> _SUPPLIED DATA_:
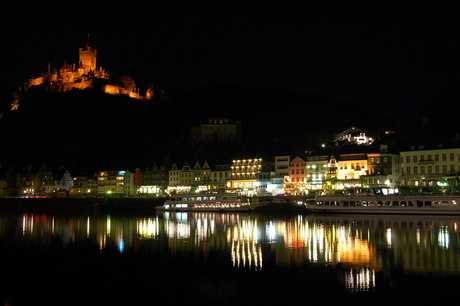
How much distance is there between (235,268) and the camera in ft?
65.8

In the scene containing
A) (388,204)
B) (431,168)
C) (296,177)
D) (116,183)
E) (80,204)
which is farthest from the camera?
(116,183)

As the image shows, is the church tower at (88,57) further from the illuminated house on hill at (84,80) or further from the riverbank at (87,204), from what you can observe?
the riverbank at (87,204)

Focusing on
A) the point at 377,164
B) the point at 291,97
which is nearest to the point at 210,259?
the point at 377,164

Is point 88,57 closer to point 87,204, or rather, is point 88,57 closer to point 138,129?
point 138,129

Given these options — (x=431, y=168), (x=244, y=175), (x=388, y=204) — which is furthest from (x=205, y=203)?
(x=431, y=168)

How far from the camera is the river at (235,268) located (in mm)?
15828

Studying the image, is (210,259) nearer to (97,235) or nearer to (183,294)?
(183,294)

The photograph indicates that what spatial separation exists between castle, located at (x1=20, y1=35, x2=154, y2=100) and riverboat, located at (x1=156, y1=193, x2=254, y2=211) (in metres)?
64.0

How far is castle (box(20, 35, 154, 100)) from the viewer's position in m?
122

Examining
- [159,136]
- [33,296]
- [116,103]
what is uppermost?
[116,103]

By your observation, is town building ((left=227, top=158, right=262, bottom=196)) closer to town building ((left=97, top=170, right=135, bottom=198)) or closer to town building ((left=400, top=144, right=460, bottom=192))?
town building ((left=97, top=170, right=135, bottom=198))

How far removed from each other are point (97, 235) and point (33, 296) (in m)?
17.6

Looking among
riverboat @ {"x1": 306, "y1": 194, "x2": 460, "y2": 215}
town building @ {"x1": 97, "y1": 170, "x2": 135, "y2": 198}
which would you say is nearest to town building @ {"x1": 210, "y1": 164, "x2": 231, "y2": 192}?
town building @ {"x1": 97, "y1": 170, "x2": 135, "y2": 198}

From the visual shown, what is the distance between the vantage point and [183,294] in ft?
53.2
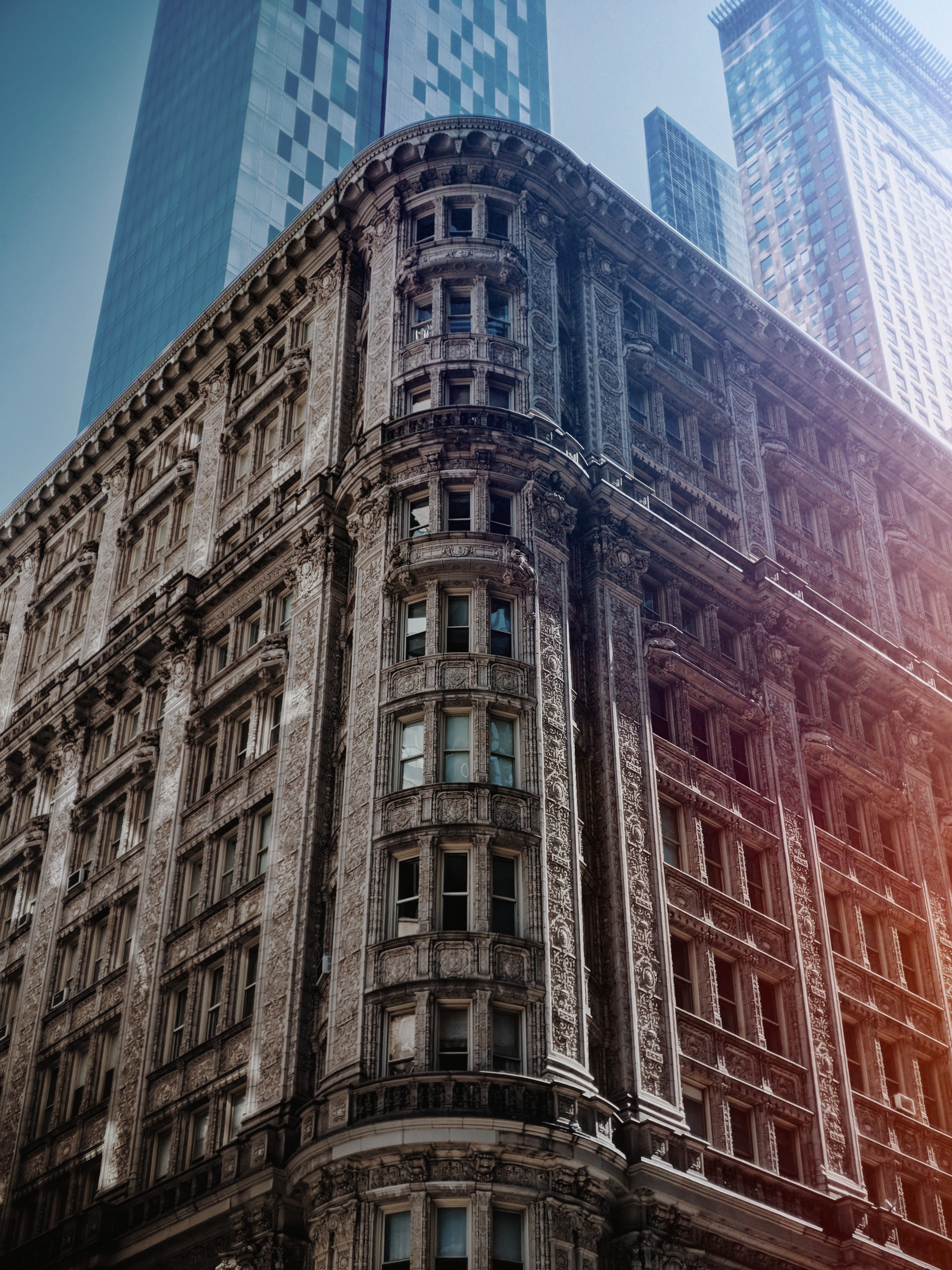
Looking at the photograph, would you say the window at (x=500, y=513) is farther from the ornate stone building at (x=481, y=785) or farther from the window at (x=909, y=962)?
the window at (x=909, y=962)

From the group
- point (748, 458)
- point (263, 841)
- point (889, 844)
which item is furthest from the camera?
point (748, 458)

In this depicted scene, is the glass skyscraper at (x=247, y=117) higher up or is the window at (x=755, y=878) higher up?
the glass skyscraper at (x=247, y=117)

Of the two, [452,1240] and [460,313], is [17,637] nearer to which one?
[460,313]

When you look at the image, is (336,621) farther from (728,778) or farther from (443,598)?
(728,778)

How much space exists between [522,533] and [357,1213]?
21.6 metres

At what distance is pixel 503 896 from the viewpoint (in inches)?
1612

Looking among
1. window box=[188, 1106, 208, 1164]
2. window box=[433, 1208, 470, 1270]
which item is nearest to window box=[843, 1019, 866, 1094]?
window box=[433, 1208, 470, 1270]

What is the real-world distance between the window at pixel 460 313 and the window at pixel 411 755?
16934 mm

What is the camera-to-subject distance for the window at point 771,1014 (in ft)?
155

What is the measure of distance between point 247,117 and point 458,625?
67.6 m

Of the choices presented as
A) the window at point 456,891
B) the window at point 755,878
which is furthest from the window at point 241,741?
the window at point 755,878

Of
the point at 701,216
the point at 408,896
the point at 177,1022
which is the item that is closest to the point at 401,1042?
the point at 408,896

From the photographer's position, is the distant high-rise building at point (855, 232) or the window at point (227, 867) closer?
the window at point (227, 867)

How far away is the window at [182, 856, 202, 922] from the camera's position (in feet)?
161
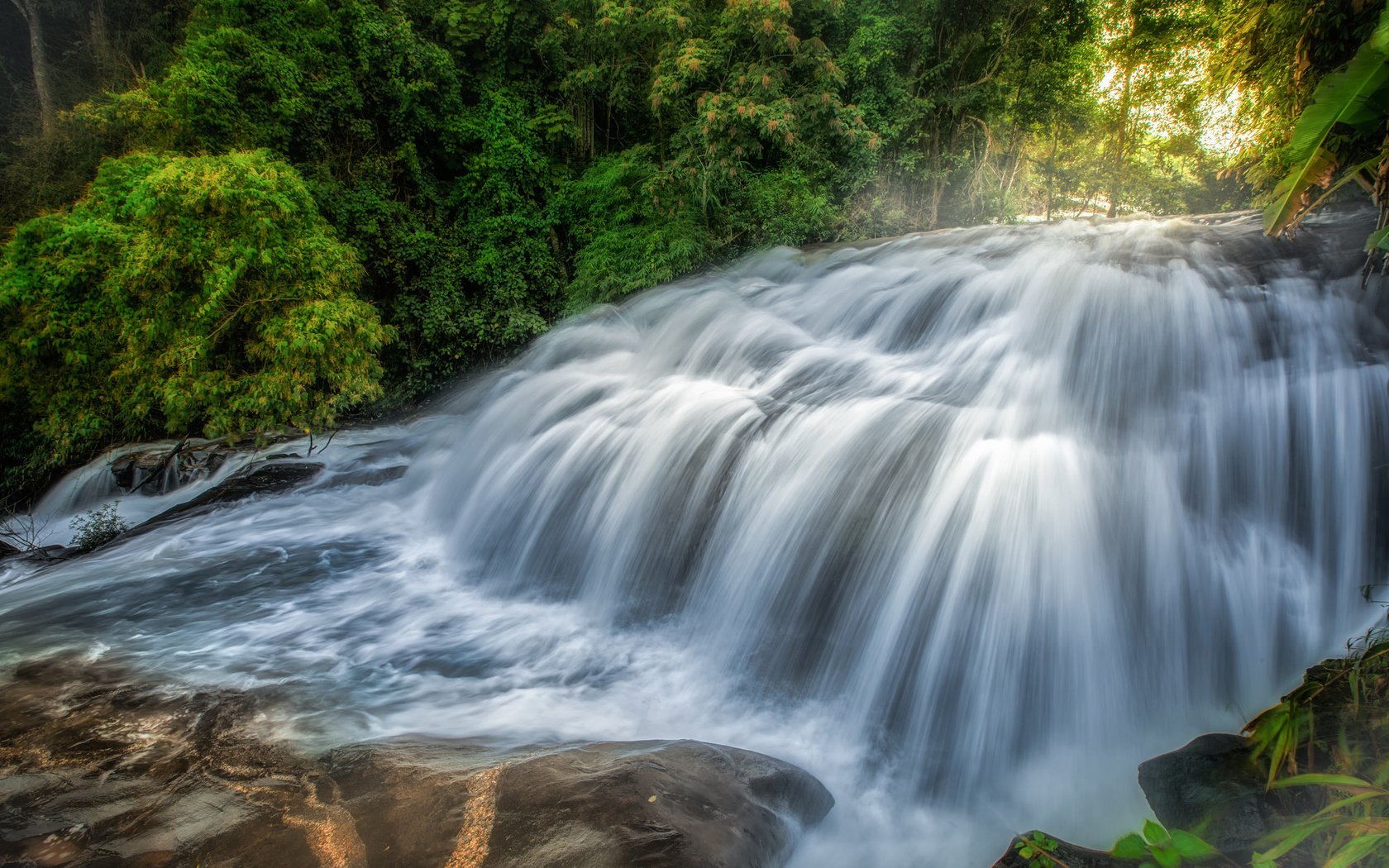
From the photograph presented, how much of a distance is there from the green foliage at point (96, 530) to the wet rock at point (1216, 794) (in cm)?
796

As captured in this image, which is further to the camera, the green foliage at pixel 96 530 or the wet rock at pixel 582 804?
the green foliage at pixel 96 530

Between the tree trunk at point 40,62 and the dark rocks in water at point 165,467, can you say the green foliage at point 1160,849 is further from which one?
the tree trunk at point 40,62

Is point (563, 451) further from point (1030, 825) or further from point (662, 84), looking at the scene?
point (662, 84)

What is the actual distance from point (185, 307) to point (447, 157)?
18.3 feet

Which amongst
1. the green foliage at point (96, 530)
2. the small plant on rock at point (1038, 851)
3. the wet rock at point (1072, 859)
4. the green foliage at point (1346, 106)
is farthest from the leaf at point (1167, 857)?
the green foliage at point (96, 530)

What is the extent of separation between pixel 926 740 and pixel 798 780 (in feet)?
2.83

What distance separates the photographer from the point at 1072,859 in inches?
90.5

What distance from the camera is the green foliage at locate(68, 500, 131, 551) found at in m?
6.17

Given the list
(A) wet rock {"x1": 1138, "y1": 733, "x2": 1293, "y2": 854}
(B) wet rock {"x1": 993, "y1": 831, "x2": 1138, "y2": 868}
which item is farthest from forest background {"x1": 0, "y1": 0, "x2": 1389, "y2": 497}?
(B) wet rock {"x1": 993, "y1": 831, "x2": 1138, "y2": 868}

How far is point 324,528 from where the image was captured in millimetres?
6293

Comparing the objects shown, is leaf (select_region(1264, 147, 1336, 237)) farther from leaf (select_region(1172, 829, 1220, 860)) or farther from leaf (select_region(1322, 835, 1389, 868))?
leaf (select_region(1172, 829, 1220, 860))

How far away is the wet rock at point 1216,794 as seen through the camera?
229 centimetres

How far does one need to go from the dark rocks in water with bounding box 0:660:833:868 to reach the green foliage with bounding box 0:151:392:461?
513cm

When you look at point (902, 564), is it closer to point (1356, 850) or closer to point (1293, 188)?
point (1356, 850)
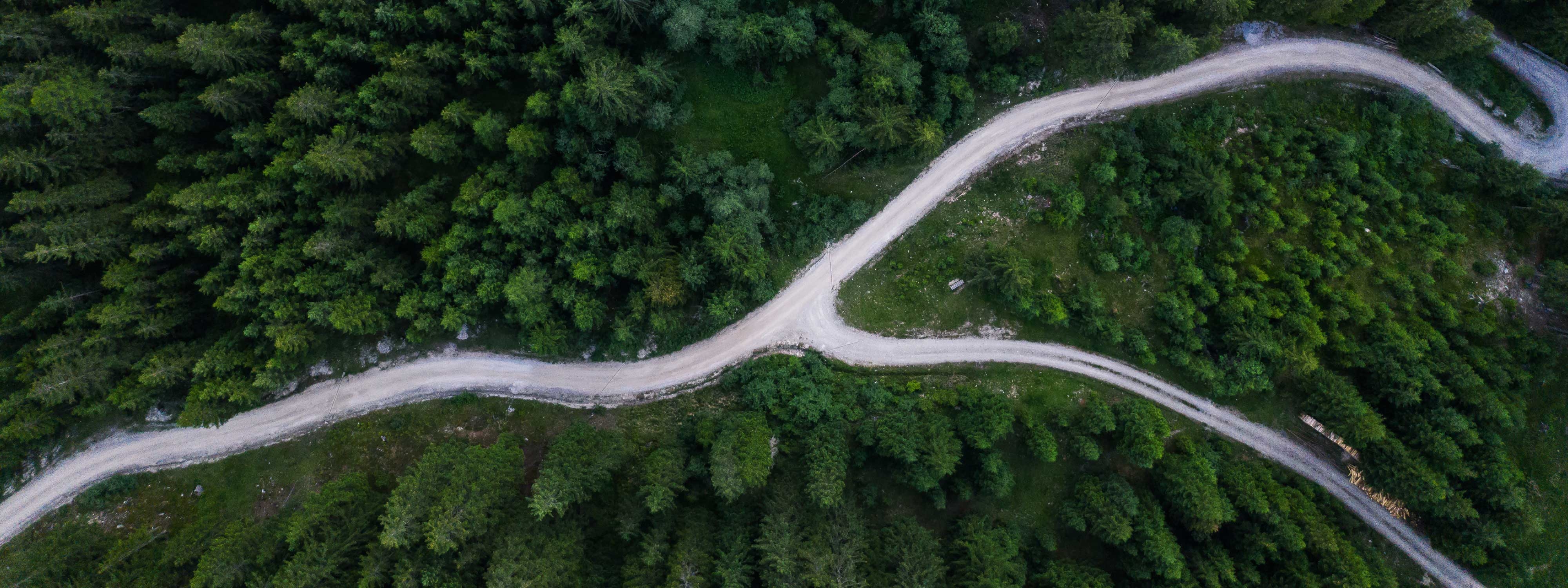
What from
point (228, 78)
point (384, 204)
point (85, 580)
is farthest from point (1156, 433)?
point (85, 580)

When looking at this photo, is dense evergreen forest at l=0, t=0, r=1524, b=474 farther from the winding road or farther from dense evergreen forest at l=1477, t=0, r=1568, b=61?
dense evergreen forest at l=1477, t=0, r=1568, b=61

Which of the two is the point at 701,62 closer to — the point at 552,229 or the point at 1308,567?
the point at 552,229

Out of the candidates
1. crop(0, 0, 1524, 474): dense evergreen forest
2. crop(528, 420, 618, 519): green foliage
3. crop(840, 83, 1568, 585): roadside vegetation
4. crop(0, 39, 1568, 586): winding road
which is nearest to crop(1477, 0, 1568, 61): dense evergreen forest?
crop(0, 39, 1568, 586): winding road

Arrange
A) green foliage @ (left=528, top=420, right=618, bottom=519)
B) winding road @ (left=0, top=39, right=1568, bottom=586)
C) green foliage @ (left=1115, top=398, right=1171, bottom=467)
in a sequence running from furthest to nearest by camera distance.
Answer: winding road @ (left=0, top=39, right=1568, bottom=586), green foliage @ (left=1115, top=398, right=1171, bottom=467), green foliage @ (left=528, top=420, right=618, bottom=519)

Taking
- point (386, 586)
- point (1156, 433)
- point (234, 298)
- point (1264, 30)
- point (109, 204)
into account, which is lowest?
point (386, 586)

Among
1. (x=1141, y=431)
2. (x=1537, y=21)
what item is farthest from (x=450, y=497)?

> _WHAT NEEDS TO BE DONE_:
Reproduce all of the material exactly, apart from the pictures.

> _ANSWER TO THIS EXERCISE_:
How much distance is there between (235,268) and the camera in ft?
65.8

In the scene containing
A) (388,204)
B) (431,168)
C) (296,177)
D) (116,183)
E) (80,204)
which is farthest from the camera?
(116,183)

As the image shows, is the church tower at (88,57) further from the illuminated house on hill at (84,80) or further from the riverbank at (87,204), from what you can observe?
the riverbank at (87,204)

Focusing on
A) the point at 377,164
B) the point at 291,97
which is nearest to the point at 210,259?
the point at 377,164

Is point 88,57 closer to point 87,204, or rather, is point 88,57 closer to point 138,129?
point 138,129

Given these options — (x=431, y=168), (x=244, y=175), (x=388, y=204) — which is furthest from (x=205, y=203)?
(x=431, y=168)

How far from the camera is the river at (235,268) located (in mm)?
15828

Studying the image, is (210,259) nearer to (97,235) or nearer to (183,294)?
(183,294)

The photograph indicates that what spatial separation exists between castle, located at (x1=20, y1=35, x2=154, y2=100) and riverboat, located at (x1=156, y1=193, x2=254, y2=211) (in metres)?
64.0

How far is castle (box(20, 35, 154, 100)) from the viewer's position in m?
122

Examining
- [159,136]
- [33,296]
- [116,103]
what is uppermost?
[116,103]

By your observation, is town building ((left=227, top=158, right=262, bottom=196)) closer to town building ((left=97, top=170, right=135, bottom=198)) or closer to town building ((left=400, top=144, right=460, bottom=192))?
town building ((left=97, top=170, right=135, bottom=198))

How far removed from each other are point (97, 235) and point (33, 296) (in m)?
17.6

Looking among
riverboat @ {"x1": 306, "y1": 194, "x2": 460, "y2": 215}
town building @ {"x1": 97, "y1": 170, "x2": 135, "y2": 198}
which would you say is nearest to town building @ {"x1": 210, "y1": 164, "x2": 231, "y2": 192}?
town building @ {"x1": 97, "y1": 170, "x2": 135, "y2": 198}

From the visual shown, what is the distance between the vantage point and [183,294] in ft?
53.2
Looking at the photograph, would you say the window at (x=500, y=513) is farther from the ornate stone building at (x=481, y=785) or farther from the window at (x=909, y=962)?
the window at (x=909, y=962)

From the group
- point (748, 458)
- point (263, 841)
- point (889, 844)
which item is furthest from the camera?
point (748, 458)

In this depicted scene, is the glass skyscraper at (x=247, y=117) higher up or is the window at (x=755, y=878) higher up?
the glass skyscraper at (x=247, y=117)

Of the two, [452,1240] and [460,313], is [17,637] nearer to which one?
[460,313]

When you look at the image, is (336,621) farther from (728,778) or farther from (443,598)?
(728,778)

How much space exists between [522,533] and [357,1213]?
21.6 metres

At what distance is pixel 503 896 from the viewpoint (in inches)?
1612

Looking among
1. window box=[188, 1106, 208, 1164]
2. window box=[433, 1208, 470, 1270]
which item is nearest to window box=[843, 1019, 866, 1094]?
window box=[433, 1208, 470, 1270]

What is the real-world distance between the window at pixel 460 313 and the window at pixel 411 755?
16934 mm

What is the camera-to-subject distance for the window at point 771,1014 (in ft)?
155

What is the measure of distance between point 247,117 and point 458,625?
67.6 m

Of the choices presented as
A) the window at point 456,891
B) the window at point 755,878
which is furthest from the window at point 241,741?
the window at point 755,878

Of
the point at 701,216
the point at 408,896
the point at 177,1022
which is the item that is closest to the point at 401,1042?
the point at 408,896

From the photographer's position, is the distant high-rise building at point (855, 232) or the window at point (227, 867) closer?
the window at point (227, 867)

How far away is the window at [182, 856, 202, 922] from the camera's position (in feet)?
161
From the photograph presented, how much of a distance is there from the green foliage at point (96, 530) to the wet rock at point (1216, 794) (in cm)?
796

As captured in this image, which is further to the camera, the green foliage at pixel 96 530 or the wet rock at pixel 582 804?
the green foliage at pixel 96 530

Between the tree trunk at point 40,62 and the dark rocks in water at point 165,467, can you say the green foliage at point 1160,849 is further from which one?
the tree trunk at point 40,62

Is point (563, 451) further from point (1030, 825) or further from point (662, 84), looking at the scene?
point (662, 84)

What is the actual distance from point (185, 307) to point (447, 157)?
18.3 feet

Which amongst
1. the green foliage at point (96, 530)
2. the small plant on rock at point (1038, 851)
3. the wet rock at point (1072, 859)
4. the green foliage at point (1346, 106)
is farthest from the leaf at point (1167, 857)?
the green foliage at point (96, 530)

What is the extent of separation between pixel 926 740 and pixel 798 780 (in feet)?
2.83

What distance separates the photographer from the point at 1072,859 in inches?
90.5

What distance from the camera is the green foliage at locate(68, 500, 131, 551) found at in m?
6.17

Given the list
(A) wet rock {"x1": 1138, "y1": 733, "x2": 1293, "y2": 854}
(B) wet rock {"x1": 993, "y1": 831, "x2": 1138, "y2": 868}
which item is farthest from forest background {"x1": 0, "y1": 0, "x2": 1389, "y2": 497}?
(B) wet rock {"x1": 993, "y1": 831, "x2": 1138, "y2": 868}

How far is point 324,528 from where the image was captured in millimetres?
6293

Comparing the objects shown, is leaf (select_region(1264, 147, 1336, 237)) farther from leaf (select_region(1172, 829, 1220, 860)) or farther from leaf (select_region(1322, 835, 1389, 868))?
leaf (select_region(1172, 829, 1220, 860))

How far away is the wet rock at point 1216,794 as seen through the camera?
229 centimetres

How far does one need to go from the dark rocks in water with bounding box 0:660:833:868 to reach the green foliage with bounding box 0:151:392:461?
513cm

When you look at point (902, 564), is it closer to point (1356, 850) or closer to point (1293, 188)?
point (1356, 850)
What from
point (228, 78)
point (384, 204)
point (85, 580)
is farthest from point (1156, 433)?
point (85, 580)

When looking at this photo, is dense evergreen forest at l=0, t=0, r=1524, b=474 farther from the winding road or farther from dense evergreen forest at l=1477, t=0, r=1568, b=61?
dense evergreen forest at l=1477, t=0, r=1568, b=61

Which of the two is the point at 701,62 closer to — the point at 552,229 or the point at 1308,567?
the point at 552,229

Out of the candidates
1. crop(0, 0, 1524, 474): dense evergreen forest
2. crop(528, 420, 618, 519): green foliage
3. crop(840, 83, 1568, 585): roadside vegetation
4. crop(0, 39, 1568, 586): winding road
which is nearest to crop(1477, 0, 1568, 61): dense evergreen forest?
crop(0, 39, 1568, 586): winding road

Arrange
A) green foliage @ (left=528, top=420, right=618, bottom=519)
B) winding road @ (left=0, top=39, right=1568, bottom=586)
C) green foliage @ (left=1115, top=398, right=1171, bottom=467)
in a sequence running from furthest to nearest by camera distance.
Answer: winding road @ (left=0, top=39, right=1568, bottom=586), green foliage @ (left=1115, top=398, right=1171, bottom=467), green foliage @ (left=528, top=420, right=618, bottom=519)

Taking
- point (386, 586)
- point (1156, 433)
- point (234, 298)
- point (1264, 30)
- point (109, 204)
into account, which is lowest?
point (386, 586)

Among
1. (x=1141, y=431)
2. (x=1537, y=21)
what item is farthest from (x=450, y=497)?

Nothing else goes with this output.